__Given instruction 1__. Can you reproduce the Lab 3 handout from "Pre-Lab Assignment" up to and including "the previous lab."?
__Given instruction 2__.
Answer these questions about the Lab 3 handout:
(a) How many points is the whole lab worth?
(b) How many points is the pre-lab state diagram worth?
(c) When is the code due?
__Given instruction 3__. Can you carry on the Lab 3 handout about the PS2 mouse FSM from the last sentence it gives?

ECE 274A Labs/Lab 3

Labs

Lab 3

Lab 3: FSM for PS2 Mouse Interface

Starts: Week 6 (Sept 24 – Sept 28)
Demo Due: Week 7 (Oct 1 – Oct 5)
Code Due: Friday, Oct 5, 11:59 PM
Points: 85

Pre-Lab Assignment

Create a state diagram for the 4-bit Up/Down Counter design described below. You do not need to create a truth table or derive equations. (10 points)

Code-Check Requirement

An initial implementation for all Verilog modules and testbenches required for this lab assignment must be shown to your TA at the beginning of your scheduled lab on the week the assignment is due. (5 points)

Files

Lab Overview

In this lab, you will design two Finite-State Machines in order to display an increasing or decreasing count on the LCD. The figure shown below illustrates a top-level view of the required components. You will only have to design the shaded components; the other components have been provided for you. Note that you should use the Binary-To-ASCII Decoder you designed in the previous lab.

__Dataset excerpt__.

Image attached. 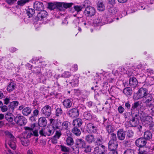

__Output 1__.
Pre-Lab Assignment

Create a state diagram for the 4-bit Up/Down Counter design described below. You do not need to create a truth table or derive equations. (10 points)

Code-Check Requirement

An initial implementation for all Verilog modules and testbenches required for this lab assignment must be shown to your TA at the beginning of your scheduled lab on the week the assignment is due. (5 points)

Files

Lab Overview

In this lab, you will design two Finite-State Machines in order to display an increasing or decreasing count on the LCD. The figure shown below illustrates a top-level view of the required components. You will only have to design the shaded components; the other components have been provided for you. Note that you should use the Binary-To-ASCII Decoder you designed in the previous lab.

__Output 2__.
(a) 85 points
(b) 10 points
(c) Friday, Oct 5, 11:59 PM

__Output 3__.
PS2 FSM

You will first design the Finite-State Machine for the PS2 mouse controller in order to allow your design to read data from the mouse. A complete segment of data is delivered from the mouse to the FPGA one bit at a time. Your design will essentially detect each bit and allow the reconstructed data to propagate to the other components once all bits have been received.

This PS2 mouse controller has 6 1-bit inputs, Clk, Rst, ps2_clk, ps2_data, Writer_Done, Timer_Done, and 4 1-bit outputs Timer_Start, Update_Output, Read_Data, and Clear_Shifter. Your FSM design should have the following 6 states: Init, Idle, Clk_Low_Read, Clk_Low_Hold, Clk_High_Timer, and Update. The following discussion describes the functionality of each of the aforementioned states. You should assume that all outputs are 0 in every state unless stated otherwise.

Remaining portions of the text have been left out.